▸ Passage provided:
Why we’re seeing rising consumer prices

Janet Nguyen May 14, 2021
Multiple factors have been pushing up food prices, including the use of corn as fuel, an expert said. Mario Tama/Getty Images

Some shoppers may have noticed that their grocery bills are higher lately. 

The latest consumer price index revealed this week that consumer prices in April jumped 4.2% year over year — the largest increase since the Great Recession. 

Food prices rose 2.4%, while energy leaped by 25% and used cars and trucks climbed 21%. 

Jayson Lusk, head of the agricultural economics department at Purdue University, said that multiple factors have been pushing up food prices, which began increasing last summer. 

He said as China emerged from a recession, it’s been buying more American products, while the U.S. has had adverse weather conditions that limited supplies. He noted that people are driving more, which means corn prices are going up, since roughly 40% of the crop goes into producing ethanol. 

Lusk added that the pandemic created workforce challenges and increased costs in the food supply chain. Wages have risen, which you can see in food processing and retail.

▸ Requirement A:
Answer these questions using the article on rising consumer prices:
(i) By what percentage did consumer prices in April rise year over year?
(ii) How much did energy prices go up?
(iii) About what share of the corn crop goes into making ethanol?
▸ Requirement B: Carry on the article about rising consumer prices, starting right after its last sentence.

▸ Record extracts:
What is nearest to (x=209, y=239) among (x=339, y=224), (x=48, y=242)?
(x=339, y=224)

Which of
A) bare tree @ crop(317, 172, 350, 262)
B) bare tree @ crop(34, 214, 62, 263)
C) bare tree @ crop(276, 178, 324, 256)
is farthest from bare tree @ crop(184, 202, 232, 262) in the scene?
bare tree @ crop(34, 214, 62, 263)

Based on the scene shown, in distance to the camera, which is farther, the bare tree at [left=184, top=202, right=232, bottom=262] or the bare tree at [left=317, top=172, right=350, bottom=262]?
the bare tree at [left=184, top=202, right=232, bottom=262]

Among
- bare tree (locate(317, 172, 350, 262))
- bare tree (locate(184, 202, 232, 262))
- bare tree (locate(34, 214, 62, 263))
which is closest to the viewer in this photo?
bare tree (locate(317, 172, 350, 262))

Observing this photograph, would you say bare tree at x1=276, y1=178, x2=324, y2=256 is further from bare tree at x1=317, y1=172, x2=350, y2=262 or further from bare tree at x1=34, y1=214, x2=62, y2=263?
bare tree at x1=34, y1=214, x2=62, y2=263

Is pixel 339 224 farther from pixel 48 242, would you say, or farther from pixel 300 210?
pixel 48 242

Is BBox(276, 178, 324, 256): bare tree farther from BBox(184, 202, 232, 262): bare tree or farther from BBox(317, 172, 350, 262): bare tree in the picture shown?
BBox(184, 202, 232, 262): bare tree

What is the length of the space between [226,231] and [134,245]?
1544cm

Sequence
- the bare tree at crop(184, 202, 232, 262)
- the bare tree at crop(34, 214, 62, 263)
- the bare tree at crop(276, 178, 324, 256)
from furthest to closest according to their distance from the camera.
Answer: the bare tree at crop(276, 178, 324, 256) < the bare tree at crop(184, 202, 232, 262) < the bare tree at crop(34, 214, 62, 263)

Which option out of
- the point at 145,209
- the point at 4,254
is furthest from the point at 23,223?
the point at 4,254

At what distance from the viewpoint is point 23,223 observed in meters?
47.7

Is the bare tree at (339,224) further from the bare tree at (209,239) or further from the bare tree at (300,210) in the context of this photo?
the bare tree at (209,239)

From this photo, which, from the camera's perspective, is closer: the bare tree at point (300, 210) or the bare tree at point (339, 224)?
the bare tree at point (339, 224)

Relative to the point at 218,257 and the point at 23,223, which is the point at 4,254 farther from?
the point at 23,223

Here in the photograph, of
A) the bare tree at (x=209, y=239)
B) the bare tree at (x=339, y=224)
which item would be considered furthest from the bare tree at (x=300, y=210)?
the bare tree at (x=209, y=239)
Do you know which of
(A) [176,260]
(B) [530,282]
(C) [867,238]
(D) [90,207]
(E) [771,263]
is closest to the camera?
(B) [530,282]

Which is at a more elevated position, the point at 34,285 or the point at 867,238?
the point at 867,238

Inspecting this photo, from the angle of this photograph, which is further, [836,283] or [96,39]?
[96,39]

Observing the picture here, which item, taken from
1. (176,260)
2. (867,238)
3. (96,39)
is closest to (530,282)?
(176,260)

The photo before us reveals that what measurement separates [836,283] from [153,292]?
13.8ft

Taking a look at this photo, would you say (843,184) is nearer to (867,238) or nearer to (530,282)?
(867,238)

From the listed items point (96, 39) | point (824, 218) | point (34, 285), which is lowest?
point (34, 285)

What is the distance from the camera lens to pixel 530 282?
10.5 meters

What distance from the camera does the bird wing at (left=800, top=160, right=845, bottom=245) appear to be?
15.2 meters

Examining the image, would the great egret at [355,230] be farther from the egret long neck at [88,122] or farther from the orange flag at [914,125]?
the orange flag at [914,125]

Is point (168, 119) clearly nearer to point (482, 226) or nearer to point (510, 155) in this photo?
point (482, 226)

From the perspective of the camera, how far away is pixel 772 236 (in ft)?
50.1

--

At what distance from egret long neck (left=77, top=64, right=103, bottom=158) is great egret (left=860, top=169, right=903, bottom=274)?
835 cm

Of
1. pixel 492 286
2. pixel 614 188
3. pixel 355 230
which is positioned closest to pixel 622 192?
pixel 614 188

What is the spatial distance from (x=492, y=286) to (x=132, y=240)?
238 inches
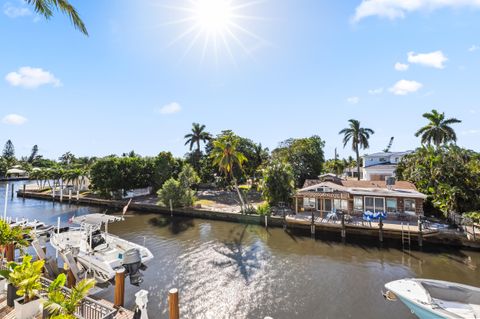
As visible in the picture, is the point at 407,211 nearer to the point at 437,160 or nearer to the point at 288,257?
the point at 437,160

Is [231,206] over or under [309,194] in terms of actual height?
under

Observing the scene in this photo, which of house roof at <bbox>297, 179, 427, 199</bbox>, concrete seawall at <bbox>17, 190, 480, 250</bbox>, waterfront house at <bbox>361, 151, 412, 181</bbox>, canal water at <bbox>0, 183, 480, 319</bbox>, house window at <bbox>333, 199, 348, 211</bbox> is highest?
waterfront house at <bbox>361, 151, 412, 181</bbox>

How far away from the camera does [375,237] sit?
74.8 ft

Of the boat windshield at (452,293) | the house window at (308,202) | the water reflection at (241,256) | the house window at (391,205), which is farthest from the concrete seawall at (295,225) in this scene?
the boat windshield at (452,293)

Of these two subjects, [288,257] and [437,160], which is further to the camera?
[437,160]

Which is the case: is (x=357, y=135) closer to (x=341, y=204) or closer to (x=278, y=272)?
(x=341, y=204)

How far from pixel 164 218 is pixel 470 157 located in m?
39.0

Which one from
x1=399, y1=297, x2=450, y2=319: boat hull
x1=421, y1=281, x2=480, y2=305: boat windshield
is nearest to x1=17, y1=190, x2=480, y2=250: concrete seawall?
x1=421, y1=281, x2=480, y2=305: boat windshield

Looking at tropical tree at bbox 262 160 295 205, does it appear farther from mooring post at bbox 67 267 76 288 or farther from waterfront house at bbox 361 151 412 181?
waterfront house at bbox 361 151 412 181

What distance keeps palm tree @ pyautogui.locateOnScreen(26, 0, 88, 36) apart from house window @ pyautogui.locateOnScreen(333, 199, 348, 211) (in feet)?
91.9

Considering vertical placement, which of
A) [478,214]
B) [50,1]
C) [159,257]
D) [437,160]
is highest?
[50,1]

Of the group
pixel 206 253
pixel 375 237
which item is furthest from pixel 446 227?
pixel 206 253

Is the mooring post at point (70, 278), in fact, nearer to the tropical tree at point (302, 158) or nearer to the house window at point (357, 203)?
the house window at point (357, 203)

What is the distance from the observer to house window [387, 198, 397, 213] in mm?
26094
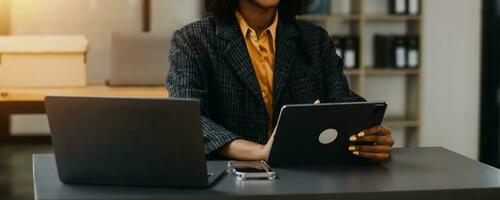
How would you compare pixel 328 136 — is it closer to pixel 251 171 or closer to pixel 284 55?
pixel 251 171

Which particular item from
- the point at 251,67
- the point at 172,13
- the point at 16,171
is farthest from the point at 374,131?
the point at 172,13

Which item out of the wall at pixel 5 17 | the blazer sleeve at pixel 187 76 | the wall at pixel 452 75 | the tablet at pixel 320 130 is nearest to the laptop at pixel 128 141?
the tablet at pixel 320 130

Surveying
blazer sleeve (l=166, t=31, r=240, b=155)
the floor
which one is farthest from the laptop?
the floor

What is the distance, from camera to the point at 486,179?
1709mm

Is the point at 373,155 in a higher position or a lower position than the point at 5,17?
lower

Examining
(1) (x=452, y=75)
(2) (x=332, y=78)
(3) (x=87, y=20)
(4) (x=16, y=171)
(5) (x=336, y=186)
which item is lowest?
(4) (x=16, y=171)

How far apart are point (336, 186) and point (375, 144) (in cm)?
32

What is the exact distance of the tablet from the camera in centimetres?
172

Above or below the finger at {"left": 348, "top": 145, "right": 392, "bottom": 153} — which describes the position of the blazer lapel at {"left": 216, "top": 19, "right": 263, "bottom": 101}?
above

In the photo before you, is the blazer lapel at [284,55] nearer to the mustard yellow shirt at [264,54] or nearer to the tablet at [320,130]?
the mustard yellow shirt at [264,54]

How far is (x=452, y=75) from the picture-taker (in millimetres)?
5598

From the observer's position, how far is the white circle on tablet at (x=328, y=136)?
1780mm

▸ Answer space A:
(i) 4.2%
(ii) 25%
(iii) Roughly 40%

▸ Answer space B:
“I expect inflation to probably continue for the next half a year, at least,” Lusk said. 

He pointed out that food prices disproportionately affect lower-income households. 

“Food prices, if you’re a relatively high-income household, is probably not that big a deal to you in the grand scheme of your household expenses. But it is a big deal to lower-income households,” Lusk said. “So I think that’s one kind of consequence that kind of causes inequitable outcomes across the supply chain.” 

Mark Kuperberg, an economics professor at Swarthmore College, said he’s not worried about the prices of products like used cars and lumber and thinks they’ll eventually level out. 

“You may remember there was no toilet paper,” Kuperberg said. “But it didn’t take very long for the market to readjust and restabilize.” 

But as wages rise, he said, inflation may or may not increase.

“Some economists might disagree. My view on what generates inflation is wage inflation above and beyond productivity growth,” he said. 

However, Kuperberg added, productivity has been growing faster than labor compensation for decades.

“So what that says is there is the possibility of the wages catching up and not generating price increases,” Kuperberg said. “There’s plenty of room for wages to grow and not outpace labor productivity. And if that happens, there really shouldn’t be any extra inflation. But we just don’t know.” 

Inflation has remained relatively stable for a while now, with the rate remaining below 2% for most of the past decade. 

There’s also been debate over whether government stimulus, like the $1.9 trillion package President Joe Biden signed in March, could stoke inflation.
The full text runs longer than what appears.